§ DESCRIPTION OF THE TASK
Reproduce every one of the following rows word for word, with nothing changed.

[Data listing]
——————

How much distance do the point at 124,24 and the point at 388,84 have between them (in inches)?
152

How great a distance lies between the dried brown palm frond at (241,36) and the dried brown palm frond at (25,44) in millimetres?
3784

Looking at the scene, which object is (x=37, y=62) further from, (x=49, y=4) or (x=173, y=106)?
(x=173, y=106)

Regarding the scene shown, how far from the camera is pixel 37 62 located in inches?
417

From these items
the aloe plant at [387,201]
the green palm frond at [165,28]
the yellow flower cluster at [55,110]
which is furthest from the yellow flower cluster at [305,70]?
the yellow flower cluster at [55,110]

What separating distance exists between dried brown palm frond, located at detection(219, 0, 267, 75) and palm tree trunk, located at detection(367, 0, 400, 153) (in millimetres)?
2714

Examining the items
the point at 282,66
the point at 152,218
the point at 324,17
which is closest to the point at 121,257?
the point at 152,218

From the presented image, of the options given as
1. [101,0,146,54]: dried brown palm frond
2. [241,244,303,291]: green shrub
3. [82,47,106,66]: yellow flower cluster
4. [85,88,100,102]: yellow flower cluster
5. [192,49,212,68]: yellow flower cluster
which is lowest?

——————

§ SOLVED PROBLEM
How much distance do the point at 124,24 and the point at 388,84 have between them (in inches)?
152

How great a distance lies between the dried brown palm frond at (241,36) and the dried brown palm frond at (25,44) in millimetres?
3784

Looking at the scene, which object is (x=37, y=62) further from, (x=49, y=4) or (x=173, y=106)?
(x=173, y=106)

Regarding the scene shown, how far from the camera is pixel 37 62 located in inches?
417

From these items
the aloe plant at [387,201]
the green palm frond at [165,28]
the yellow flower cluster at [55,110]
which is furthest from the yellow flower cluster at [305,70]?
the yellow flower cluster at [55,110]

What separating distance exists between dried brown palm frond, located at detection(219, 0, 267, 75) and palm tree trunk, located at detection(367, 0, 400, 153) (in millimetres)?
2714

Examining the items
the point at 282,66
the point at 152,218
the point at 324,17
which is closest to the point at 121,257?
the point at 152,218

From the presented image, of the options given as
1. [101,0,146,54]: dried brown palm frond
2. [241,244,303,291]: green shrub
3. [82,47,106,66]: yellow flower cluster
4. [85,88,100,102]: yellow flower cluster
5. [192,49,212,68]: yellow flower cluster
which is lowest?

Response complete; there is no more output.